| REQUIRED WORK |
Can you reproduce, word for word, the part of the commentary on the Smith burglary case starting with "If this case" and going on through "slipperier than that."?

| PAGE EXCERPT |
Those reports are important because I’d like to know if any of the involved were in their right minds?
Who else knew that Brady and Kifer were engaged in this kind of behavior? Why did they target Smith’s home? Had they been there before? Did they know Smith?
If this case ever goes to trial, and we hope it does, maybe a better light will shine on how this tragedy came to pass. If it ends up being plea bargained in exchange for a guilty plea, it will be a disservice to the community.
Law enforcement has been put in an impossible position. The law says, in effect, that your right to defend your own home is not absolute. Apparently, you can only use the force necessary to stop the threat, and then you will be second-guessed as to whether the force used was excessive. The slope doesn’t get much slipperier than that.
Nothing can be undone. Two alleged burglars are dead, and Smith is charged with murder. Now what?
Most of the residents of this county are decent, law-abiding people. I don’t mean to dismiss this tragedy, but the vast majority of us are working hard at raising our families and doing our jobs. Many of us are going beyond that, and trying to build a better community. The existence of civilization requires that we continue to hold human life sacred and the rule of law critical. Almost all of us understand that.

| INFORMATION PROVIDED |

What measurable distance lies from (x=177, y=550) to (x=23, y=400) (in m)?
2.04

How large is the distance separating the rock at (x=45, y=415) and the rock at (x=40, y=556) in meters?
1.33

| REPLY TO THE EXERCISE |
If this case ever goes to trial, and we hope it does, maybe a better light will shine on how this tragedy came to pass. If it ends up being plea bargained in exchange for a guilty plea, it will be a disservice to the community.
Law enforcement has been put in an impossible position. The law says, in effect, that your right to defend your own home is not absolute. Apparently, you can only use the force necessary to stop the threat, and then you will be second-guessed as to whether the force used was excessive. The slope doesn’t get much slipperier than that.